* INFORMATION SUPPLIED
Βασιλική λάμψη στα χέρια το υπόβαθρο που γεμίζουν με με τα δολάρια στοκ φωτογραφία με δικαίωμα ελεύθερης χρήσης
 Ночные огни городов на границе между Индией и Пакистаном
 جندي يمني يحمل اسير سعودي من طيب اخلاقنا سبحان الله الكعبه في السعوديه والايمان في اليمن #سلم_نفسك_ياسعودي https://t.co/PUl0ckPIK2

* REQUIRED ACTION
Print out all of the data above word for word.

* EXERCISE OUTPUT
Βασιλική λάμψη στα χέρια το υπόβαθρο που γεμίζουν με με τα δολάρια στοκ φωτογραφία με δικαίωμα ελεύθερης χρήσης
 Ночные огни городов на границе между Индией и Пакистаном
 جندي يمني يحمل اسير سعودي من طيب اخلاقنا سبحان الله الكعبه في السعوديه والايمان في اليمن #سلم_نفسك_ياسعودي https://t.co/PUl0ckPIK2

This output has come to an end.